**EXERCISE**
Return every line of the records that contains the string "furthest". Letter case counts.

**DATA IN THIS EXERCISE**
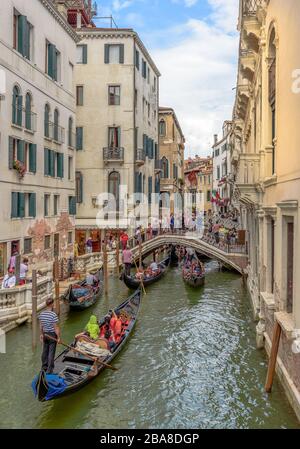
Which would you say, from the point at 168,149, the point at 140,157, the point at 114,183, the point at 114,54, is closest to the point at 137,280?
the point at 114,183

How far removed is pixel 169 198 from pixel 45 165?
1716cm

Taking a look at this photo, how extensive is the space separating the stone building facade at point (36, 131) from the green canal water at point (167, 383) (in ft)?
14.5

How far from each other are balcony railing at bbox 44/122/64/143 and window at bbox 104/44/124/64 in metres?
6.66

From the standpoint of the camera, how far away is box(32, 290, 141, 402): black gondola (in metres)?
6.77

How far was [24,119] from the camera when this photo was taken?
51.3 ft

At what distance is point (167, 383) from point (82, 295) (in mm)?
5849

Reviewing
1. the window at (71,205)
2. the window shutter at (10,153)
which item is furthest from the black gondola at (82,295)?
the window at (71,205)

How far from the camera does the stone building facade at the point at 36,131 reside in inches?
571

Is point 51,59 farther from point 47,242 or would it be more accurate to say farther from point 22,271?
point 22,271

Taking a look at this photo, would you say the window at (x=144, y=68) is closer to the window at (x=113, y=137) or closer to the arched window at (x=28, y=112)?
the window at (x=113, y=137)

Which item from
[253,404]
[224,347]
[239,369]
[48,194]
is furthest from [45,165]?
[253,404]

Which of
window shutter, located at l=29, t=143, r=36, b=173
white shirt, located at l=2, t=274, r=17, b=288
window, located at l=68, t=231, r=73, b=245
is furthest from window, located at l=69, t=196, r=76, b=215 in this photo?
white shirt, located at l=2, t=274, r=17, b=288

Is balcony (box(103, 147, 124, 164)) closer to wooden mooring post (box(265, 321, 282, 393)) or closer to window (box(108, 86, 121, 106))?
window (box(108, 86, 121, 106))

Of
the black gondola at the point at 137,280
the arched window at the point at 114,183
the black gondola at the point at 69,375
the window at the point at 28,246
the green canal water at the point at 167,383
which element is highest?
the arched window at the point at 114,183
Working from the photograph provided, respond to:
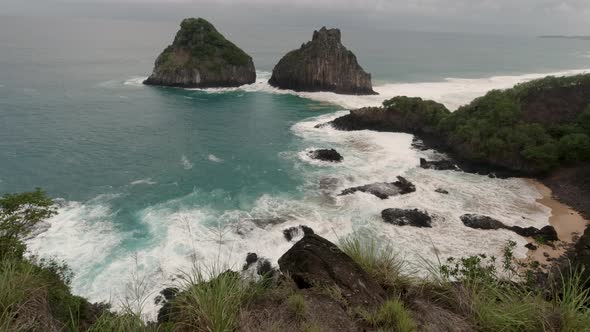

**EXERCISE OUTPUT**
which item is furthest from the black gondola at (82,295)?
is furthest from [45,165]?
is furthest from window, located at l=69, t=196, r=76, b=215 in this photo?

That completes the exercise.